Many courts dismiss an action once they order the parties to arbitrate the dispute. And many of these courts do so even if one of the parties requests that the court stay the proceedings pending arbitration.
The Second Circuit recently held that this practice is improper. In Katz v. Cellco Partnership (available here), the court held that the Federal Arbitration Act (“FAA”) requires a court to stay an action pending arbitration—not dismiss it— when “all of the claims in [that] action have been referred to arbitration and a stay [has been] requested.”
Facts of the Case
In Katz, the plaintiff sued on behalf of a putative class, asserting breach of contract and consumer fraud claims. The defendant moved to compel arbitration based on the company’s customer agreement and requested a stay of the proceedings. The plaintiff argued that the arbitration clause was unenforceable and opposed the defendant’s request for a stay in the event that the court compelled arbitration.
The district court granted the defendant’s motion to compel arbitration, but rejected its request to stay the action pending arbitration, and then dismissed the litigation. The Second Circuit held that the district court’s decision to dismiss rather than stay ran counter to the FAA. In reaching this holding, it noted that the Supreme Court has not yet decided this issue, its sister circuits have reached different conclusions, and its own cases were less than clear on the proper approach.

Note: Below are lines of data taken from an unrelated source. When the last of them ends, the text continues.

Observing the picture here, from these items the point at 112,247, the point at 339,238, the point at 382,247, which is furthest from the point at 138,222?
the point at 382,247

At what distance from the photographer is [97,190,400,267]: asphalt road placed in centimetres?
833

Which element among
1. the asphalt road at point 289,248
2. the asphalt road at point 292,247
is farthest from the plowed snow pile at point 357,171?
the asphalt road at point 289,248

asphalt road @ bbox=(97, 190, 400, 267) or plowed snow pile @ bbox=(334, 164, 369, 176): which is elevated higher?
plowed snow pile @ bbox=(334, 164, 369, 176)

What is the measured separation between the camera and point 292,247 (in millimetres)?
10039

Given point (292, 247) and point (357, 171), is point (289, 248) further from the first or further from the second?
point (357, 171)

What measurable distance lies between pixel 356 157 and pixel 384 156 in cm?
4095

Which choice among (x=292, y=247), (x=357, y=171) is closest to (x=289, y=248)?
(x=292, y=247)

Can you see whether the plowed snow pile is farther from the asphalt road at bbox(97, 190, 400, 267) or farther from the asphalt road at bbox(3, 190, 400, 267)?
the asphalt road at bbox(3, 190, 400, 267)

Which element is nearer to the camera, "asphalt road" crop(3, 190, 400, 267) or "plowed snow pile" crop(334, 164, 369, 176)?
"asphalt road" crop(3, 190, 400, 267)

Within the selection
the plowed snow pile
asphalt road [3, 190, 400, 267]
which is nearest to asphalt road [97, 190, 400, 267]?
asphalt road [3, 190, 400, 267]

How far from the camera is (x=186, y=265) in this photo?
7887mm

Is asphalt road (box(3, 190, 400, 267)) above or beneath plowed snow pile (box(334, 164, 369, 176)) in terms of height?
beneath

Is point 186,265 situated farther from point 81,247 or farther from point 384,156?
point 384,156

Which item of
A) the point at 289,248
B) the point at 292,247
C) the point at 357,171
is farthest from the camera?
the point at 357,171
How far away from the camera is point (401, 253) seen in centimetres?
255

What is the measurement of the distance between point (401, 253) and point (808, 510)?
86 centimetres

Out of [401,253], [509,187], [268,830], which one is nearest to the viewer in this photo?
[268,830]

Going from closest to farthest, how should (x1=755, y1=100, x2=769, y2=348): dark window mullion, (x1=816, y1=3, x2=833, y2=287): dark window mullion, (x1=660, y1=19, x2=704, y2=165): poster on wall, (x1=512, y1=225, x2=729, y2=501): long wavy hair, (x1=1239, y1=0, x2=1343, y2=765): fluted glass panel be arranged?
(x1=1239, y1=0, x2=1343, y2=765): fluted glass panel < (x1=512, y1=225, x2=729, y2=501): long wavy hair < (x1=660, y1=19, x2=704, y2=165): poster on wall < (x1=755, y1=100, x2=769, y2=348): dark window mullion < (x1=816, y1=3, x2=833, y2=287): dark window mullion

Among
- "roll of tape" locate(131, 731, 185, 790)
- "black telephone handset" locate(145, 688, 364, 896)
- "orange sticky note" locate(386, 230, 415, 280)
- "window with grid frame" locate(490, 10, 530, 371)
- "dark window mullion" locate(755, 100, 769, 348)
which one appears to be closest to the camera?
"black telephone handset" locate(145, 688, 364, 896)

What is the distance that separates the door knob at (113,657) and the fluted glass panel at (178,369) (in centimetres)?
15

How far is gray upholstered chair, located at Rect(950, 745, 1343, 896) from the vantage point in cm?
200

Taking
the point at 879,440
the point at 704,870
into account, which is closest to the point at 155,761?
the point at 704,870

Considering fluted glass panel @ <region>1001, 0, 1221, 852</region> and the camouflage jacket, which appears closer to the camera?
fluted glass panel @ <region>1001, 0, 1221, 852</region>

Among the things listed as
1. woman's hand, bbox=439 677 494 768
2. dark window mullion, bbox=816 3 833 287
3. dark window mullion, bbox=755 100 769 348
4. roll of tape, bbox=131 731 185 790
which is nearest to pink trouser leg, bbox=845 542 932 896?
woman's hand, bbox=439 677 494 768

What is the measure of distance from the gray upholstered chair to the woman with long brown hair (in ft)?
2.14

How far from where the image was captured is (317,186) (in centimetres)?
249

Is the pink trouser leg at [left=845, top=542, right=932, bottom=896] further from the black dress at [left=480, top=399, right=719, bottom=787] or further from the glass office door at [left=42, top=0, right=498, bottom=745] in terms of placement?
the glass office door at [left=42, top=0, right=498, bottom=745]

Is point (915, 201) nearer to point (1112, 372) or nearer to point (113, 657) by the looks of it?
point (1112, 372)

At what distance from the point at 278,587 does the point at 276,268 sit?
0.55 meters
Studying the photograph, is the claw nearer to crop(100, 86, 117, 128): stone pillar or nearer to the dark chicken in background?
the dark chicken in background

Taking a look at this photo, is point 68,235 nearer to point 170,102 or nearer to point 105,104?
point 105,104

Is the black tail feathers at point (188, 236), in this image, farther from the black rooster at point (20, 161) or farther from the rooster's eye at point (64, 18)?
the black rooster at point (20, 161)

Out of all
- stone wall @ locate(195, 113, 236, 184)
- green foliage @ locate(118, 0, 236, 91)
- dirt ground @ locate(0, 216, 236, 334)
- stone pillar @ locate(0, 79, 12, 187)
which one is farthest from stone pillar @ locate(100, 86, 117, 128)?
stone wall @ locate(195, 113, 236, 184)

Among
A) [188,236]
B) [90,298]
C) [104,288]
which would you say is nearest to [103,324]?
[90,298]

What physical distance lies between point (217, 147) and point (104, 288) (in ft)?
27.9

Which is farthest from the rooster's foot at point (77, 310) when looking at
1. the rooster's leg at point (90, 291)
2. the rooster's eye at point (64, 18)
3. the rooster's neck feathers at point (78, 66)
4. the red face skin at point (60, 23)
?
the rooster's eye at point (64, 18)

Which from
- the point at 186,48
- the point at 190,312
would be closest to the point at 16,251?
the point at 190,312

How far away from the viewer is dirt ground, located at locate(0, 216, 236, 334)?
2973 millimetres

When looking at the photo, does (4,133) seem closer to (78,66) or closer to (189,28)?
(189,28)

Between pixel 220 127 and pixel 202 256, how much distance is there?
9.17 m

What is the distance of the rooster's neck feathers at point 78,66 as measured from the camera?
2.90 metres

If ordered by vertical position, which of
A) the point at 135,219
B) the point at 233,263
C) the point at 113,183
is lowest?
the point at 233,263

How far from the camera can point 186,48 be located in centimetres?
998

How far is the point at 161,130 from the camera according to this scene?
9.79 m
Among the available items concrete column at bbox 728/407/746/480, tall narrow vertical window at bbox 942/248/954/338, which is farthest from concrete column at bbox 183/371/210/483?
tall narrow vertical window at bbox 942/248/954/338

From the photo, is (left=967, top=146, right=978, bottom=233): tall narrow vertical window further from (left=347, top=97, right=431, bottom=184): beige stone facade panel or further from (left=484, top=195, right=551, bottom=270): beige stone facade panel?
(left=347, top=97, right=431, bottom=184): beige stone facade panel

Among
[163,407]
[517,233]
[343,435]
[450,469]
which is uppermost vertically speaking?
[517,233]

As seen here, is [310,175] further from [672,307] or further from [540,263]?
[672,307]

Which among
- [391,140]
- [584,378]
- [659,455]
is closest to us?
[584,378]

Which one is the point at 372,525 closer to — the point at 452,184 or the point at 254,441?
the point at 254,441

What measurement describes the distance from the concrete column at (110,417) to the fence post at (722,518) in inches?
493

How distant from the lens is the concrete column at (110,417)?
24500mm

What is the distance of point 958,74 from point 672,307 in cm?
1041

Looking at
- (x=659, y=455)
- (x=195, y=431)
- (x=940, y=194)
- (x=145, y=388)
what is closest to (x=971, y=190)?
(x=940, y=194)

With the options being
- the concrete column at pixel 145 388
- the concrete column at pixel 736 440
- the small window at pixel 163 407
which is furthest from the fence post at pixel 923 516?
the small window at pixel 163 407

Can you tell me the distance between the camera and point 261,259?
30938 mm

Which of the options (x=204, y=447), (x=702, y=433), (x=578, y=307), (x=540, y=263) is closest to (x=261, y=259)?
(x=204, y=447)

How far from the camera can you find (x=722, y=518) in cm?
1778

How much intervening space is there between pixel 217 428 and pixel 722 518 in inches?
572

The Second Circuit noted that the plain language, structure, and underlying policy of the FAA all require that a stay be issued, if requested, upon compelling the entire dispute to arbitration. First, the court held that the FAA’s use of the word “shall” makes the issuance of a stay (if requested) mandatory, not discretionary. Second, the court said this reading is consistent with the FAA’s structure because it allows orders hostile to arbitration to be immediately appealable (such as an order denying a motion to compel), while not providing the same immediate appeal option for pro-arbitration orders. And third, the court said this reading comports with the FAA’s pro-arbitration policy because it allows the parties to arbitrate the dispute without the uncertainty and expense that would be caused by an immediate appeal of the dismissal.
While the Katz decision resolves the issue for now within the Second Circuit, the uncertain state of the law means that the subject may soon be ripe for Supreme Court review.